§ **Text under study**:
· · ·

How to Fix CSV Encoding Issues
Repair garbled characters in a CSV by getting the encoding right on both ends.
Garbled text in a CSV, accented letters showing as strange two-character sequences, or an odd symbol before the first header, almost always comes from an encoding mismatch: the file was written in one encoding and read in another. The bytes are intact; they're just being decoded with the wrong map.
The fix is to identify the file's actual encoding and re-read or re-save it as UTF-8, the modern standard. Getting both the writer and the reader on UTF-8 makes the problem disappear and keeps it from coming back.
- 1
Identify the symptom
Accented characters as two-character garbage usually means UTF-8 read as Latin-1. A stray symbol before the first header is a UTF-8 byte-order mark (BOM) being shown literally.
- 2
Re-read with the correct encoding
Open the file telling the tool its real encoding (often UTF-8 or Windows-1252). In Excel, use Data, From Text/CSV and pick the encoding in the preview.
- 3
Re-save as UTF-8 without a BOM
Save the corrected file as UTF-8. Drop the BOM unless a specific Windows tool needs it, since a stray BOM is itself a common cause of first-column problems.
- 4
Fix the export at the source
If the file keeps coming in wrong, set the exporting system to output UTF-8 so you're not repairing it every time.
Frequently asked questions
What does a stray symbol at the start of my file mean?▾
It's usually a UTF-8 byte-order mark (BOM) being displayed as text because the reader didn't strip it. Save as UTF-8 without a BOM, or use a parser that handles it.
Why do accented characters show as garbage?▾
The file is UTF-8 but is being read as Latin-1 or Windows-1252. Re-read it as UTF-8 and the characters render correctly.
Which encoding should I standardize on?▾
UTF-8, without a BOM. It represents every character and is the default expected by modern data tools.

· · ·

§ **Dataset**:
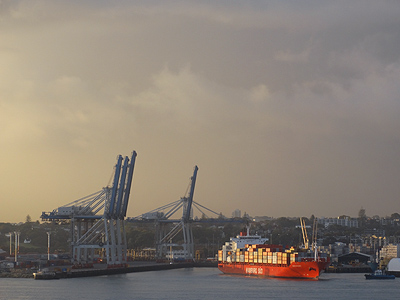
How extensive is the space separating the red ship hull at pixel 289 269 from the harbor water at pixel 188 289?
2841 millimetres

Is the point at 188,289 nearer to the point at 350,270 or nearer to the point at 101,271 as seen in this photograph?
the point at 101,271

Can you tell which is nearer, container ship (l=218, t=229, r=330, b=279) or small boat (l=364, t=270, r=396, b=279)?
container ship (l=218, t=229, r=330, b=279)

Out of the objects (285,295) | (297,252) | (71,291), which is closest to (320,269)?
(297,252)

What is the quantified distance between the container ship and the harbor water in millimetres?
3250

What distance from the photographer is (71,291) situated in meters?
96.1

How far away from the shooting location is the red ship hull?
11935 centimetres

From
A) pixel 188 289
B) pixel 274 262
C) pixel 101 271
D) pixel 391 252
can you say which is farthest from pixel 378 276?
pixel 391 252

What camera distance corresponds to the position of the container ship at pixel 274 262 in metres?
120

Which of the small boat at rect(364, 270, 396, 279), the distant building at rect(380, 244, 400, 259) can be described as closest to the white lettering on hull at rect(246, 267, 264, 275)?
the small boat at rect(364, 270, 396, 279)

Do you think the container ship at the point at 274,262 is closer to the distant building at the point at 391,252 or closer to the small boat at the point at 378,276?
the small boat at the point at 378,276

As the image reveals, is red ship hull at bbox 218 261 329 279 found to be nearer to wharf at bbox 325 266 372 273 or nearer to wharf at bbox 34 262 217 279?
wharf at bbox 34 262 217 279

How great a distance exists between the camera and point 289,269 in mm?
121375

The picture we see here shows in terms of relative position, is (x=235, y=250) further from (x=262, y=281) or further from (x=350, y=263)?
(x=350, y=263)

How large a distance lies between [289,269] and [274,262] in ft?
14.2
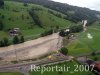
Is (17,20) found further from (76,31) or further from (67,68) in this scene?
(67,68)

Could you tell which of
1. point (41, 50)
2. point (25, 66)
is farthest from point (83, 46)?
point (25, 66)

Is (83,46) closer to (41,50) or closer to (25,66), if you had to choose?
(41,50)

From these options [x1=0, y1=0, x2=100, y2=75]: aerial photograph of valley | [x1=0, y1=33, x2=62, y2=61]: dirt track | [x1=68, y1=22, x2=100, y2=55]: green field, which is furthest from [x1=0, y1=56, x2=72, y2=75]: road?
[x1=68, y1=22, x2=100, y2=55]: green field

· · ·

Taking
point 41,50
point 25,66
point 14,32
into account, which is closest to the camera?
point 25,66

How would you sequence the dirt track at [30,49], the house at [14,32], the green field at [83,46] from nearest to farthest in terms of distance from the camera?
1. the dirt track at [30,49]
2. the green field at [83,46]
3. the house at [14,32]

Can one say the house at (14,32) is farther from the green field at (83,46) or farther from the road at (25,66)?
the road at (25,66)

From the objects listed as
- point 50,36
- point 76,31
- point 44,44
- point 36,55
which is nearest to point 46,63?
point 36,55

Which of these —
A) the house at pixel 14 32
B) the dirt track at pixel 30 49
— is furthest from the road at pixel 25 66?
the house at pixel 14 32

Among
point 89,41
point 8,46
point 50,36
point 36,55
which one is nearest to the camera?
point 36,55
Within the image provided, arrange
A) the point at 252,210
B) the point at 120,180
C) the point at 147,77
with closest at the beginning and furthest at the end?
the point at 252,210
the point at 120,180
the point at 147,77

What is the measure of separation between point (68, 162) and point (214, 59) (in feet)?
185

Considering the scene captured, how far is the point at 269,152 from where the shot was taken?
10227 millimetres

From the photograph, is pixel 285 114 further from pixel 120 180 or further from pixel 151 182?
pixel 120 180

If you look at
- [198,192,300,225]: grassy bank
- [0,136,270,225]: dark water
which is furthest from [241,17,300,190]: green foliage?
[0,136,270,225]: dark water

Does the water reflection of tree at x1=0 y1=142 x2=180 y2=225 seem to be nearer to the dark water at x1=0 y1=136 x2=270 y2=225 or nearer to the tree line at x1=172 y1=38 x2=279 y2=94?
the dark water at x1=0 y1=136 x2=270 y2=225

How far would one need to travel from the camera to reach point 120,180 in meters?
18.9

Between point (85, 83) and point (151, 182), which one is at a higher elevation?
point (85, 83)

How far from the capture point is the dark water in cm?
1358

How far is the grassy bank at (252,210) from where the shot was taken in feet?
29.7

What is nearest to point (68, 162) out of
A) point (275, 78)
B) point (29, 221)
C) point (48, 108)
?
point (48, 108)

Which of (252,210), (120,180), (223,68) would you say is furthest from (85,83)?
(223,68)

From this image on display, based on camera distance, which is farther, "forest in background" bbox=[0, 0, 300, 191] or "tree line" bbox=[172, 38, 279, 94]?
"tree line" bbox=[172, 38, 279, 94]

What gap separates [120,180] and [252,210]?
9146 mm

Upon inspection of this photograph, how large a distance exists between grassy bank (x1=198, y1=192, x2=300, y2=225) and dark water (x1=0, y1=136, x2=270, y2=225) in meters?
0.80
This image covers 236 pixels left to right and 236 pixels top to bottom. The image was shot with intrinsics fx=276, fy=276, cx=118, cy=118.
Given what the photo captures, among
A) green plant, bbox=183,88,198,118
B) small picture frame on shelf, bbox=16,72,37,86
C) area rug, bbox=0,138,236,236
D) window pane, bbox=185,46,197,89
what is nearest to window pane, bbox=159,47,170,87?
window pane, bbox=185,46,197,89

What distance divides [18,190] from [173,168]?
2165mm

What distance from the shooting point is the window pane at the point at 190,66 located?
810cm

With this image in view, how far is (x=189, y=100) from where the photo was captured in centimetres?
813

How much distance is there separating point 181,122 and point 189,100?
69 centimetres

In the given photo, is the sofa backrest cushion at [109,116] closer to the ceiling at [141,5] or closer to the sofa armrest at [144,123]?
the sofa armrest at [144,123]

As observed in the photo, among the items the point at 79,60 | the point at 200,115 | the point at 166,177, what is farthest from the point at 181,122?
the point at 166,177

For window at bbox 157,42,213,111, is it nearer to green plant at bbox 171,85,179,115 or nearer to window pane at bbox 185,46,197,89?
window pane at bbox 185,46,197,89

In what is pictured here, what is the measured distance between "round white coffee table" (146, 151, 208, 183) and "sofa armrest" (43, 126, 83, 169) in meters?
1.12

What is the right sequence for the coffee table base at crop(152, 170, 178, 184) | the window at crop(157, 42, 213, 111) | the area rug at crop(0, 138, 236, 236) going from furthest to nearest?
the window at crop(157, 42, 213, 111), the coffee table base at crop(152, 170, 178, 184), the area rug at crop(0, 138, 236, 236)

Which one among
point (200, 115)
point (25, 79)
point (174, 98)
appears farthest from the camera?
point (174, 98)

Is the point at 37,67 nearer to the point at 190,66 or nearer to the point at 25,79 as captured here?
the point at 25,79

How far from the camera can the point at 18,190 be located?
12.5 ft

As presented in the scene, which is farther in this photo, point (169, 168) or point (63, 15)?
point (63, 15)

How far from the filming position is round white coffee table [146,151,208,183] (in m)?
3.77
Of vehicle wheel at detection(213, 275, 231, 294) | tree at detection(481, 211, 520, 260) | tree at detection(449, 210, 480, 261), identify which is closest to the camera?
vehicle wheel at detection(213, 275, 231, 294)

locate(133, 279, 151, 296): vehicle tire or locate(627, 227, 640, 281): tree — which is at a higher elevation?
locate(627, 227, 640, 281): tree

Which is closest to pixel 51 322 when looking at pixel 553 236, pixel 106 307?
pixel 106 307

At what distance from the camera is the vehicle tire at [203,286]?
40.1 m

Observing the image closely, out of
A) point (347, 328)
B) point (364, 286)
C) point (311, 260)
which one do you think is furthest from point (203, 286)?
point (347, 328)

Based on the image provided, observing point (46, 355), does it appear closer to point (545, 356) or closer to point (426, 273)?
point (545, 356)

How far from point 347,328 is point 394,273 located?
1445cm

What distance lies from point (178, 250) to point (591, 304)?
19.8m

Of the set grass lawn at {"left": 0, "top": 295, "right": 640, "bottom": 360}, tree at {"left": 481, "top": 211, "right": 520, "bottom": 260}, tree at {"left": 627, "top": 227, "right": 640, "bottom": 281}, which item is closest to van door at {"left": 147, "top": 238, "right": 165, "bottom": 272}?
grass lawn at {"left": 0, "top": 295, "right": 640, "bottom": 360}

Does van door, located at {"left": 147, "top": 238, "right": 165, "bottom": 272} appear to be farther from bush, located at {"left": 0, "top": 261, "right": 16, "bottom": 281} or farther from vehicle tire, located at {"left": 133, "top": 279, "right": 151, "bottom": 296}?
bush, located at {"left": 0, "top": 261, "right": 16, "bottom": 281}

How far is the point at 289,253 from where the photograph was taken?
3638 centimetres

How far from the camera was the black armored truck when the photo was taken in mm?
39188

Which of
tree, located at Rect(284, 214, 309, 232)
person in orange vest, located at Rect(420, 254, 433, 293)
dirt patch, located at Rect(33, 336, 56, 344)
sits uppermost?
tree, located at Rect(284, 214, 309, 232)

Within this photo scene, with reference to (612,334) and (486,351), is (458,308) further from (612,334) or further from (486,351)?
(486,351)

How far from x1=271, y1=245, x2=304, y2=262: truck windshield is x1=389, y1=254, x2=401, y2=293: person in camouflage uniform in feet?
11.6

· · ·

§ **Your instructions**:
Answer these from the CSV encoding guide:
(a) What does the guide say a stray symbol before the first header is?
(b) In Excel, which menu path does it give for opening a file with its real encoding?
(c) What two reasons does it give for standardizing on UTF-8?

§ **Result below**:
(a) A UTF-8 byte-order mark (BOM) being shown literally.
(b) Data, From Text/CSV, then choosing the encoding in the preview.
(c) It represents every character, and it is the default expected by modern data tools.